◆ **Spatial relationship records**
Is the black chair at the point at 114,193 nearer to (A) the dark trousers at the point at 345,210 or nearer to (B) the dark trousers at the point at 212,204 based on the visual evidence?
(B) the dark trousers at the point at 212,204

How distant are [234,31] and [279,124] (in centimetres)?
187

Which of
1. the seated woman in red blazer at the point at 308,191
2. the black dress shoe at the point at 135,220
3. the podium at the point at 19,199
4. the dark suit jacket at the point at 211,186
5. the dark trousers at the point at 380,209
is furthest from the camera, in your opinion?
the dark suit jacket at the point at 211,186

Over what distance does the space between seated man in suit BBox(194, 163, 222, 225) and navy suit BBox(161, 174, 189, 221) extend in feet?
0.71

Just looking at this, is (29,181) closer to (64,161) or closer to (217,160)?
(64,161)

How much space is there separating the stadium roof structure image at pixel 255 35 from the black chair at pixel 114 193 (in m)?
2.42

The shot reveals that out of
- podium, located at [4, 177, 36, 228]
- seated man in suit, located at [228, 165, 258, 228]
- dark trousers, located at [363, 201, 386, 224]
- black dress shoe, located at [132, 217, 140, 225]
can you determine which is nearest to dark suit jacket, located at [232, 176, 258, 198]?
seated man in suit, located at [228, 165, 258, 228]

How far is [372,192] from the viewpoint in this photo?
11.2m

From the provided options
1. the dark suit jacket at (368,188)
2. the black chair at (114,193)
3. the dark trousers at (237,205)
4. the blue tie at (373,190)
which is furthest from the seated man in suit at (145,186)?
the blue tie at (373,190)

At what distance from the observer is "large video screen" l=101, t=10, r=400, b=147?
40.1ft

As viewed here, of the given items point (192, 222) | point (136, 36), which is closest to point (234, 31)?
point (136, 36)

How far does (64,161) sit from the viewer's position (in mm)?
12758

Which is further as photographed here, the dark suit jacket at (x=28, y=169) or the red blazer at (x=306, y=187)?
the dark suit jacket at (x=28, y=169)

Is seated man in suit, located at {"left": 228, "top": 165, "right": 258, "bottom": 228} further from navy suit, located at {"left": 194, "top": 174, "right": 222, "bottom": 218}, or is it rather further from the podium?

◆ **THE PROBLEM**
Pull out every line from the one with "How distant are" to the end of the listing, and output only those.

◆ **TASK RESULT**
How distant are [234,31] and [279,124] (in centimetres)?
187

Which of
1. the seated woman in red blazer at the point at 308,191
2. the black dress shoe at the point at 135,220
3. the podium at the point at 19,199
4. the dark suit jacket at the point at 211,186
5. the dark trousers at the point at 380,209
is furthest from the camera, in your opinion?
the dark suit jacket at the point at 211,186

Over what distance does the space between seated man in suit BBox(194, 163, 222, 225) and navy suit BBox(161, 174, 189, 221) extend in feet?
0.71

Just looking at this, is (29,181) closer to (64,161) or closer to (217,160)?
(64,161)

How much space is there separating the stadium roof structure image at pixel 255 35 from the black chair at pixel 114 193 (in m)?
2.42

The shot reveals that out of
- podium, located at [4, 177, 36, 228]
- seated man in suit, located at [228, 165, 258, 228]
- dark trousers, located at [363, 201, 386, 224]
- black dress shoe, located at [132, 217, 140, 225]
can you determine which is nearest to dark suit jacket, located at [232, 176, 258, 198]?
seated man in suit, located at [228, 165, 258, 228]

How far is [372,192] from the viewpoint in this photo?
11.2m

From the provided options
1. the dark suit jacket at (368,188)
2. the black chair at (114,193)
3. the dark trousers at (237,205)
4. the blue tie at (373,190)
which is furthest from the seated man in suit at (145,186)?
the blue tie at (373,190)

At what distance from the observer is "large video screen" l=101, t=10, r=400, b=147?
40.1ft

As viewed here, of the given items point (192, 222) | point (136, 36), which is closest to point (234, 31)?
point (136, 36)

How far does (64,161) sit from the viewer's position (in mm)?
12758

Which is further as photographed here, the dark suit jacket at (x=28, y=169) or the red blazer at (x=306, y=187)?
the dark suit jacket at (x=28, y=169)

Is seated man in suit, located at {"left": 228, "top": 165, "right": 258, "bottom": 228} further from navy suit, located at {"left": 194, "top": 174, "right": 222, "bottom": 218}, or is it rather further from the podium?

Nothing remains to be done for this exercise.